TRECHO DO TEXTO:
((
Marcos
Carias e Patricia Krause explicam como a guerra comercial de Trump está
desorganizando os fluxos comerciais globais e afetando o crescimento da
região
Enquanto
a economia global enfrenta um processo de adaptação a novos paradigmas
comerciais, a América Latina deve se preparar para os efeitos
secundários da guerra comercial e para o impacto na confiança no
comércio global. Essa é a avalição dos economistas da Coface Marcos
Carias (para América do Norte) e Patrícia Krause (para América Latina),
que analisaram os efeitos das políticas comerciais dos primeiros 100
dias da gestão Trump para a economia dos Estados Unidos e para os países
latino-americanos, durante webinar realizado, no dia 23, pela
multinacional líder global em seguro de crédito, informações comerciais e
cobrança.
Carias
observou que as tarifas médias sobre as importações dos EUA aumentaram
drasticamente, de cerca de 3% para uma faixa de 25% a 30%, dependendo
das isenções. "Isso está causando grande incerteza e interrompendo os
fluxos comerciais globais", disse Carias.
"Estamos
vivendo um momento histórico. A guerra comercial, especialmente com a
China, é um choque significativo para a economia global", disse ele.
Segundo o economista, as tarifas, especialmente a recente escalada, não
apenas tornam os produtos mais caros, mas, em muitos casos, tornam o
comércio internacional economicamente inviável".
Carias
também destacou que as políticas de Trump estão alterando profundamente
o papel dos Estados Unidos na economia global. "Este não é mais o país
que construiu o sistema comercial global. O que estamos vendo agora é
uma mudança nas regras do jogo.
"Os
EUA estão colocando em risco sua posição de hegemonia, o que pode abrir
caminho para novos modelos de globalização", afirmou. O economista
também afirmou que a atual postura protecionista está criando um vácuo
no sistema econômico internacional, o que pode alterar profundamente a
dinâmica do comércio global.
))
PROBLEMA CURTO A:
Responda com base no texto sobre a guerra comercial de Trump:
(i) Em que dia foi realizado o webinar?
(ii) Segundo Carias, de quanto para quanto subiram as tarifas médias sobre as importações dos EUA?
(iii) Com qual país a guerra comercial é citada como um choque significativo para a economia global?
PROBLEMA CURTO B:
Prossiga com o texto sobre a guerra comercial de Trump a partir do ponto em que ele termina.
O material que vem em seguida não tem nenhuma função aqui.

CONJUNTO DE DADOS:
((
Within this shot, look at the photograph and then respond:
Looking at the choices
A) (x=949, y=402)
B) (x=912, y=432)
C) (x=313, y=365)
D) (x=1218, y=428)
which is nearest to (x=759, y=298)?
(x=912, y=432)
))
RESULTADO A:
(i) No dia 23.
(ii) De cerca de 3% para uma faixa de 25% a 30%, dependendo das isenções.
(iii) Com a China.

RESULTADO B:
Ele
alertou para os riscos de uma possível recessão, com a possibilidade de
uma crise financeira se a confiança dos investidores nos ativos
americanos continuar a cair. "Há riscos de uma crise financeira se a
confiança dos investidores nos ativos americanos continuar a se
deteriorar".
Na
perspectiva de Patricia Krause, as políticas comerciais da
administração Trump afetam a região latino-americana de maneiras
distintas. A economista destacou quatro canais principais pelos quais os
países da América Latina são impactados: as políticas migratórias mais
rígidas, a volatilidade cambial, os impactos diretos do comércio e os
efeitos secundários decorrentes da desaceleração econômica global.
"A
política migratória mais rígida dos Estados Unidos pode gerar uma queda
nas remessas enviadas por latino-americanos que vivem no país, o que
afetaria diretamente o consumo nas economias da América Central,
especialmente em países como Nicarágua, Honduras e El Salvador", afirmou
Krause. Ela alertou que, em algumas dessas economias, as remessas podem
representar mais de 20% do PIB, o que torna esse impacto especialmente
significativo.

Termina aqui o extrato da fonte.